D’ailleurs, le communiqué du 19 juin énonce clairement la donne: le nouveau directeur du recrutement "pourra compter sur le soutien de John Textor qui s'impliquera personnellement dans la politique de recrutement de l'Olympique Lyonnais, aux côtés de Laurent Blanc, qui participera lui aussi à la construction de la meilleure équipe, dans le respect des valeurs de l'Olympique Lyonnais. Leur arrivée marque les premiers pas de notre projet sportif pour retrouver notre place en Europe, et tenir nos promesses envers nos supporters passionnés. "

Comprendre: le futur directeur sportif sera un DS au niveau d’Eagle Football, la structure générale qui mène les quatre clubs de l’entité, tandis que la gestion sportive de l’OL sera elle gérée par un triumvirat, Matthieu Louis-Jean, John Textor et Laurent Blanc.

Textor rassure

La manière avec laquelle il a évincé Jean Michel Aulas le 5 mai 2023, en passant par une première conférence de presse sans annonce, le lendemain, les premiers pas lyonnais de John Textor ont gêné les milieux économiques et politiques locaux, laissant penser qu’il n’avait pas de réel plan de vol pour leur OL.

La nomination de Gauthier Ganaye à Molenbeek, dont le souvenir laissé à Nice, Oostende, Barnsley ou Nancy n’est pas vivace, a aussi interpelé bon nombre d’observateurs du monde du foot. De quoi ouvrir la porte à beaucoup de scepticisme, porté et souligné aussi par les proches de l’ancien président. Mais au fil des entretiens et des échanges John Textor rassure: "c’est le même que JMA, je retrouve les mêmes réflexes et réflexion, et il veut tout savoir. Il centralise beaucoup", note un observateur qui ajoute, pour ajouter au parallélisme entre l’ex et l’actuel boss: "Il est aussi actif sur les réseaux". Dernière preuve en date, son coup de gueule contre l’Arabie saoudite qui approche "mon meilleur joueur" dit-il ce lundi.

◆ CONSIGNE
Reproduisez à l'identique, dans l'extrait sur John Textor et l'OL, le passage qui va de « La nomination de » jusqu'à « dit-il ce lundi. ». Les données qui suivent proviennent d'une source distincte de celle de l'extrait.

◆ DONNÉES SOURCES

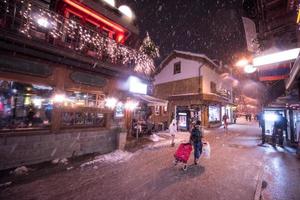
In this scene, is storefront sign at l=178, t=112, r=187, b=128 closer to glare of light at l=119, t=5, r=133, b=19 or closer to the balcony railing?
the balcony railing

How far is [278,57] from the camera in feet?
22.6

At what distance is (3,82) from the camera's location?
6738 mm

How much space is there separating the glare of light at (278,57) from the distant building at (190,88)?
13920 millimetres

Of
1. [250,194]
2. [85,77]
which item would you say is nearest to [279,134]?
[250,194]

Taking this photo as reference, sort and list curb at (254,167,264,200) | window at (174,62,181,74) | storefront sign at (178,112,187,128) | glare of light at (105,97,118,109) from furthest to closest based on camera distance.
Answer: window at (174,62,181,74), storefront sign at (178,112,187,128), glare of light at (105,97,118,109), curb at (254,167,264,200)

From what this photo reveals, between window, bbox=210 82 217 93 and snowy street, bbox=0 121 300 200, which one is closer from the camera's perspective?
snowy street, bbox=0 121 300 200

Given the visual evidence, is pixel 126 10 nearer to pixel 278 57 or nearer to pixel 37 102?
pixel 37 102

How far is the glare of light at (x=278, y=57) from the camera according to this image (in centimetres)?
649

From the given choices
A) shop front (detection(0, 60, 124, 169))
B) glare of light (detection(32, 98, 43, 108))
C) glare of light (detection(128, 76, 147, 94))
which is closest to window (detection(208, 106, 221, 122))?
glare of light (detection(128, 76, 147, 94))

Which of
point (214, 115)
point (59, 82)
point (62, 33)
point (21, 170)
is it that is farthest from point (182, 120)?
point (21, 170)

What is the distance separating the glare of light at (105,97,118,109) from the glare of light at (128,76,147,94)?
1688mm

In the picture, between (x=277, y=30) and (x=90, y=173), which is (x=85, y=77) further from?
(x=277, y=30)

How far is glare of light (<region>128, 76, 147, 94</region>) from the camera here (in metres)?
12.0

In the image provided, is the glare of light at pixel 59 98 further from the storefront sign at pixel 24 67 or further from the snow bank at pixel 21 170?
the snow bank at pixel 21 170
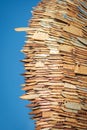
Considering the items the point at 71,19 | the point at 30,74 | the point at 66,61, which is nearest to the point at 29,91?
the point at 30,74

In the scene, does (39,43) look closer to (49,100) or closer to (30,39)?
(30,39)

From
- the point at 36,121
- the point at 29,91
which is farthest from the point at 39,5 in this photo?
the point at 36,121

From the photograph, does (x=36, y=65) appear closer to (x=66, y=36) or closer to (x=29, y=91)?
(x=29, y=91)

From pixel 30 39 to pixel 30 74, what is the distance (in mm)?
268

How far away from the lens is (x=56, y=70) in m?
1.85

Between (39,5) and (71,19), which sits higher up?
(39,5)

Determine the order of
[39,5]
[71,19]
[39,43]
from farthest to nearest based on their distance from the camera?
[39,5]
[71,19]
[39,43]

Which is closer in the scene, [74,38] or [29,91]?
[29,91]

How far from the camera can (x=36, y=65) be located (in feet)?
6.08

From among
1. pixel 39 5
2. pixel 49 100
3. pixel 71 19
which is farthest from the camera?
pixel 39 5

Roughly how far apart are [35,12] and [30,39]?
0.28 meters

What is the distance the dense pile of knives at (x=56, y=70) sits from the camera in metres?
1.79

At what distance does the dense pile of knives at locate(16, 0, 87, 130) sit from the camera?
179cm

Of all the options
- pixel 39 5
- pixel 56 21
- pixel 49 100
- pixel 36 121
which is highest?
pixel 39 5
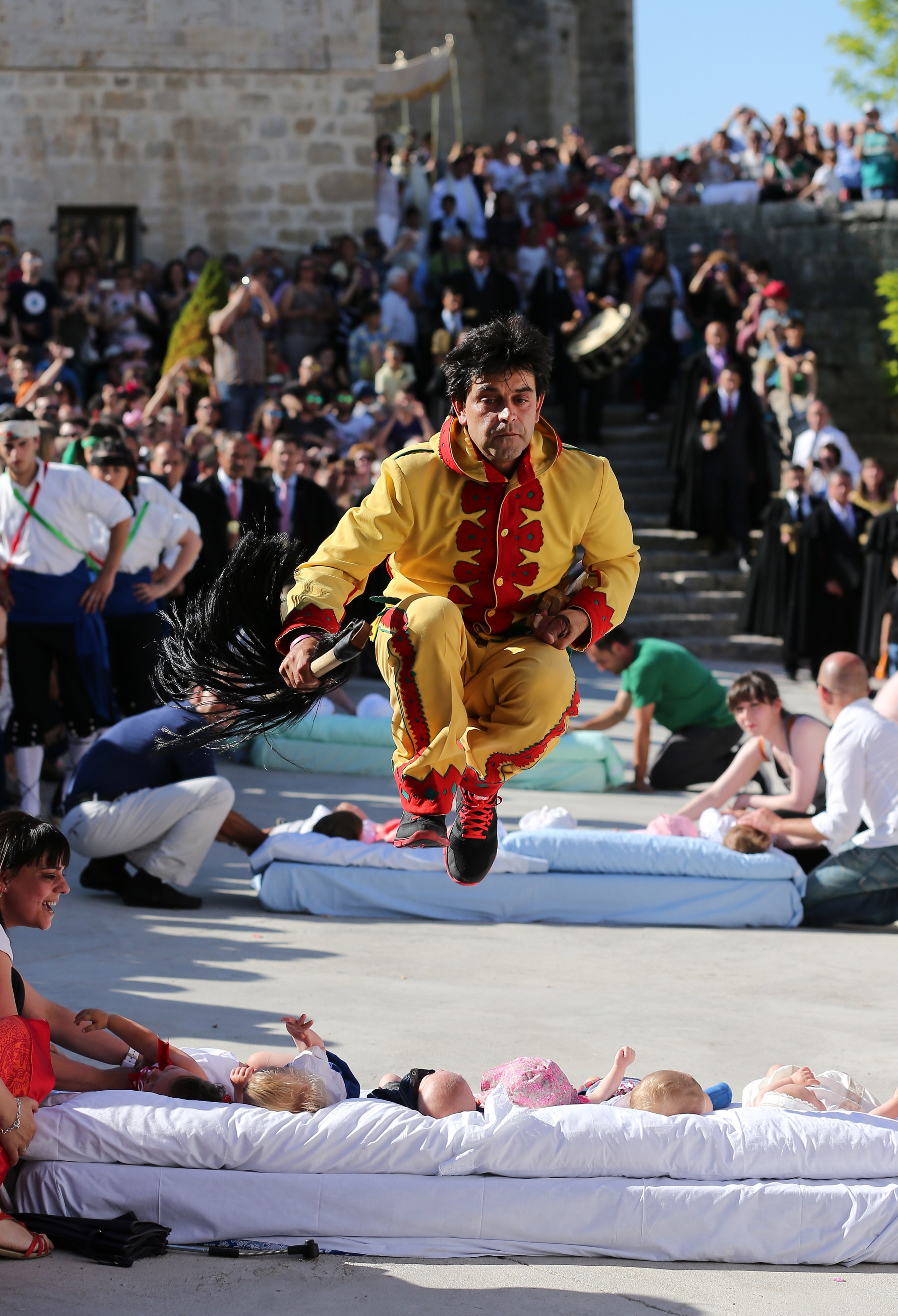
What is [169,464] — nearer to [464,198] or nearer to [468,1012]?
[468,1012]

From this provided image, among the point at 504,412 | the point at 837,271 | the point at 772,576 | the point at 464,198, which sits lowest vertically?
the point at 772,576

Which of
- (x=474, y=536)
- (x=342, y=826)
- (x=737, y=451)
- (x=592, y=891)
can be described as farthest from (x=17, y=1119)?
(x=737, y=451)

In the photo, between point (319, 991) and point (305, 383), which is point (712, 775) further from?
point (305, 383)

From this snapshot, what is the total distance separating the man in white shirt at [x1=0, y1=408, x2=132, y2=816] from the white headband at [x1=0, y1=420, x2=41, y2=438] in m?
0.05

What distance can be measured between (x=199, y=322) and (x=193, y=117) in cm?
610

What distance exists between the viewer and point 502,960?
660cm

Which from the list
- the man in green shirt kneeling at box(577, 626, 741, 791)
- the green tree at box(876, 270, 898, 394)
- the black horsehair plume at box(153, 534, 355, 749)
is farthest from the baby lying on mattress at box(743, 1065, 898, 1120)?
the green tree at box(876, 270, 898, 394)

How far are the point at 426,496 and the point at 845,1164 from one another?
6.96 feet

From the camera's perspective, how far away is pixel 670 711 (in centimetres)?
967

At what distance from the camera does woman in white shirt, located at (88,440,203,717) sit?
8.29 m

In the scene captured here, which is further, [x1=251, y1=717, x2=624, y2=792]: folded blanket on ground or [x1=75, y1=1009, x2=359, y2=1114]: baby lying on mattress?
[x1=251, y1=717, x2=624, y2=792]: folded blanket on ground

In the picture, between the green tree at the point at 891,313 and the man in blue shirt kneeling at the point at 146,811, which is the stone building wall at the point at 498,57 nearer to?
the green tree at the point at 891,313

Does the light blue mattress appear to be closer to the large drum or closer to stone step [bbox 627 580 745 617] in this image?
stone step [bbox 627 580 745 617]

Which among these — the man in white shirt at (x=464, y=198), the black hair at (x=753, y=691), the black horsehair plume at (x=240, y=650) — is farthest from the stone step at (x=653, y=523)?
the black horsehair plume at (x=240, y=650)
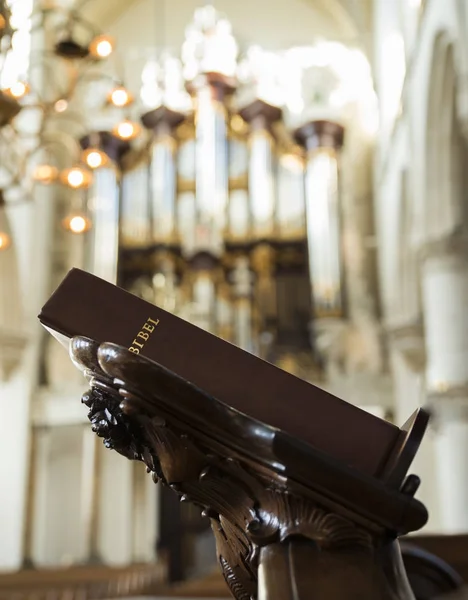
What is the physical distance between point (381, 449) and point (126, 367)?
0.80ft

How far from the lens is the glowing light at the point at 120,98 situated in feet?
18.7

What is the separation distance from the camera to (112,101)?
5.75 metres

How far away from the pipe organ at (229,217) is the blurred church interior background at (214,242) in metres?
0.03

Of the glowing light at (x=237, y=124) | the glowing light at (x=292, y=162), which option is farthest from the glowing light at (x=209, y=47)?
the glowing light at (x=292, y=162)

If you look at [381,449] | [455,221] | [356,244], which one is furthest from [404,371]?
[381,449]

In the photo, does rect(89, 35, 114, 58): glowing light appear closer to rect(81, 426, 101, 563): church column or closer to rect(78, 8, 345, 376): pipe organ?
rect(78, 8, 345, 376): pipe organ

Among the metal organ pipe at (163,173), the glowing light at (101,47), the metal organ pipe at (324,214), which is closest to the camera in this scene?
the glowing light at (101,47)

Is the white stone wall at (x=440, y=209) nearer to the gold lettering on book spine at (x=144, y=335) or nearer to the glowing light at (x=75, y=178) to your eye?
the glowing light at (x=75, y=178)

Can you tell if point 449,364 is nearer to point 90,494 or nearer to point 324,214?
point 324,214

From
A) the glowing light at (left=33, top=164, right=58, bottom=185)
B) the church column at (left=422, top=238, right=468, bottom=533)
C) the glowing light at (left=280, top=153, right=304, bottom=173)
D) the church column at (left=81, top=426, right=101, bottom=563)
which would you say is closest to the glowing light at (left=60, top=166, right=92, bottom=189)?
the glowing light at (left=33, top=164, right=58, bottom=185)

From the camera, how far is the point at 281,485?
73 cm

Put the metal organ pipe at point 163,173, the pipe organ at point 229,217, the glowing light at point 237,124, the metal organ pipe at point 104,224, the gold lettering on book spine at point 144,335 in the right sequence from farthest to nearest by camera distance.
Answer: the glowing light at point 237,124 < the metal organ pipe at point 163,173 < the metal organ pipe at point 104,224 < the pipe organ at point 229,217 < the gold lettering on book spine at point 144,335

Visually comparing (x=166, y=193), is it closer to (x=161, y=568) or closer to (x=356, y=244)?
(x=356, y=244)

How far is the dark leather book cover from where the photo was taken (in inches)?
30.2
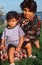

◆ RÉSULTAT ATTENDU
La nomination de Gauthier Ganaye à Molenbeek, dont le souvenir laissé à Nice, Oostende, Barnsley ou Nancy n’est pas vivace, a aussi interpelé bon nombre d’observateurs du monde du foot. De quoi ouvrir la porte à beaucoup de scepticisme, porté et souligné aussi par les proches de l’ancien président. Mais au fil des entretiens et des échanges John Textor rassure: "c’est le même que JMA, je retrouve les mêmes réflexes et réflexion, et il veut tout savoir. Il centralise beaucoup", note un observateur qui ajoute, pour ajouter au parallélisme entre l’ex et l’actuel boss: "Il est aussi actif sur les réseaux". Dernière preuve en date, son coup de gueule contre l’Arabie saoudite qui approche "mon meilleur joueur" dit-il ce lundi.